▶ [求められる内容]
以下のデータから、文字列「feet」を含む行をすべて選び出し、そのまま書き写してください。

▶ [表示データ]
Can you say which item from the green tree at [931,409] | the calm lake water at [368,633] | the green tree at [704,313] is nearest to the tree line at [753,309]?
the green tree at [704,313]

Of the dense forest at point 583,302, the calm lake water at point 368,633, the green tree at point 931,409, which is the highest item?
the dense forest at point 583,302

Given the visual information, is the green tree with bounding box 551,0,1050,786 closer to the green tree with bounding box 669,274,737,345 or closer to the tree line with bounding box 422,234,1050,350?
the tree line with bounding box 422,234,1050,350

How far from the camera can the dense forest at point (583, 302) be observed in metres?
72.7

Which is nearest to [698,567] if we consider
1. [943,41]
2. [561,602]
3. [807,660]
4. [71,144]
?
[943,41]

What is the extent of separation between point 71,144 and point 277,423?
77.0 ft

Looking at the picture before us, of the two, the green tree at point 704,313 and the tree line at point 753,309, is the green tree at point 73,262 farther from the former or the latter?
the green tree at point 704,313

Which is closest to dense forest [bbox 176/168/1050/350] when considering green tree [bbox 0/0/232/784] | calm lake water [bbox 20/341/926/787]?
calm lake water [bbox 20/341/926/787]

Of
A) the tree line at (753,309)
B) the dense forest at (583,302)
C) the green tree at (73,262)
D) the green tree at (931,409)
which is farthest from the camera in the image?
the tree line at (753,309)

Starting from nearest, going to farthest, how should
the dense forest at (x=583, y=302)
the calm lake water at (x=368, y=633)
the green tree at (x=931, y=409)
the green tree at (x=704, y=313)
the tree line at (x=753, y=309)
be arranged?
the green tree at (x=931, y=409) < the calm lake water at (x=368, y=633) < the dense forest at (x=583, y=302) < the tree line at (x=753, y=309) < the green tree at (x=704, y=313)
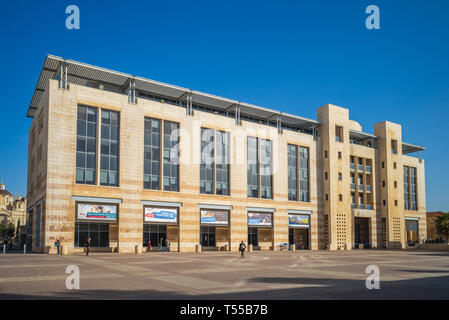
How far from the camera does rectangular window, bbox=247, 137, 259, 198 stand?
5775 cm

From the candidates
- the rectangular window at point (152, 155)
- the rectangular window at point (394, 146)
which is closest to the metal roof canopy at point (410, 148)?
the rectangular window at point (394, 146)

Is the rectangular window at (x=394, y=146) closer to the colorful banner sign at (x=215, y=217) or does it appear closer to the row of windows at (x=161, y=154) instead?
the colorful banner sign at (x=215, y=217)

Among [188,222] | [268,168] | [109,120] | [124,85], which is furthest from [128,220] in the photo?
[268,168]

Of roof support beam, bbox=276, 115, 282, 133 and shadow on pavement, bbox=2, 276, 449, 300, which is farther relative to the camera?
roof support beam, bbox=276, 115, 282, 133

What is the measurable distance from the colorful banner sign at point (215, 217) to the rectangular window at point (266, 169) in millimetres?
7262

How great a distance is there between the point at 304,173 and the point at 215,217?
18.4 metres

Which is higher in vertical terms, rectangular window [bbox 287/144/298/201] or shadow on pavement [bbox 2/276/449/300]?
rectangular window [bbox 287/144/298/201]

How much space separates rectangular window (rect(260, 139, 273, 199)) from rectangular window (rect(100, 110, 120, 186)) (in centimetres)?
2130

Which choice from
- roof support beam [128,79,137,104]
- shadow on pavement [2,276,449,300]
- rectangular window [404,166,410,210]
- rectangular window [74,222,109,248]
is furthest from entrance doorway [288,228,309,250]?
shadow on pavement [2,276,449,300]

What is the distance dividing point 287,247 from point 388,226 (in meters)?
23.8

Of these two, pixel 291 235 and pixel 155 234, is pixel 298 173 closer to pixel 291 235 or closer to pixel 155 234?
pixel 291 235

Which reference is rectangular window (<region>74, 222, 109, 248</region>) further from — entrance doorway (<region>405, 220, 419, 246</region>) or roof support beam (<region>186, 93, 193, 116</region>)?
entrance doorway (<region>405, 220, 419, 246</region>)

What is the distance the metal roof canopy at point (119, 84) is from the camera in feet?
154

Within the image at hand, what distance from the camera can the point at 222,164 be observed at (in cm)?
5522
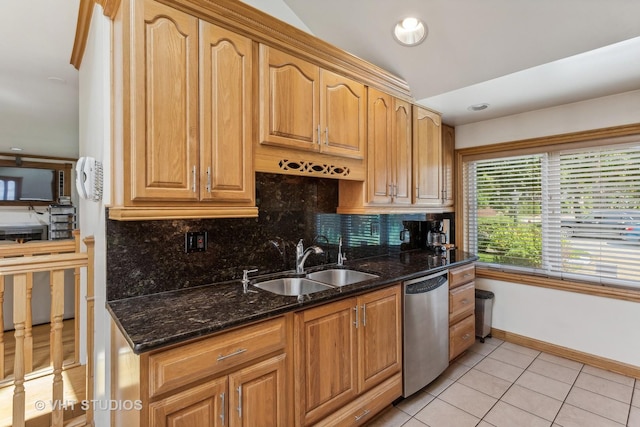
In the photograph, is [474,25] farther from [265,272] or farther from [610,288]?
[610,288]

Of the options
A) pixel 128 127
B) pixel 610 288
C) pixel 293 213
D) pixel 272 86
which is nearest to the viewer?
pixel 128 127

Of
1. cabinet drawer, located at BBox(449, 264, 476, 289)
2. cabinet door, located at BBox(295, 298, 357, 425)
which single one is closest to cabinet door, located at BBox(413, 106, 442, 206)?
cabinet drawer, located at BBox(449, 264, 476, 289)

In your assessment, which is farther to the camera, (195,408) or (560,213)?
(560,213)

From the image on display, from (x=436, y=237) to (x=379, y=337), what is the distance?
68.4 inches

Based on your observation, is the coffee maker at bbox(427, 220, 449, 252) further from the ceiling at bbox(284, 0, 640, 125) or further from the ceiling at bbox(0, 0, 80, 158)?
the ceiling at bbox(0, 0, 80, 158)

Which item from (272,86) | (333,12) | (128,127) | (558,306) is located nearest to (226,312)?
(128,127)

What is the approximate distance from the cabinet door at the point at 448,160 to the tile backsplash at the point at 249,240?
89cm

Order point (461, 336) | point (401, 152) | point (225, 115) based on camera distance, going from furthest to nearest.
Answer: point (461, 336) < point (401, 152) < point (225, 115)

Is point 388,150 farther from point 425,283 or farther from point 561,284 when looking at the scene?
point 561,284

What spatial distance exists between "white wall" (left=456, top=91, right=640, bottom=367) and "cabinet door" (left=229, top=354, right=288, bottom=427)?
282cm

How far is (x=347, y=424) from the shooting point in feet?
6.04

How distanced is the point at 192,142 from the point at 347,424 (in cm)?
179

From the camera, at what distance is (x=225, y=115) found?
1.62m

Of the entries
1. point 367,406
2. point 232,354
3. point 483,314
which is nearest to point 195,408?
point 232,354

▶ [解答例]
What is the distance the metal roof canopy at point (119, 84) is from the camera in feet?
How far is (x=347, y=424) from the shooting point in feet?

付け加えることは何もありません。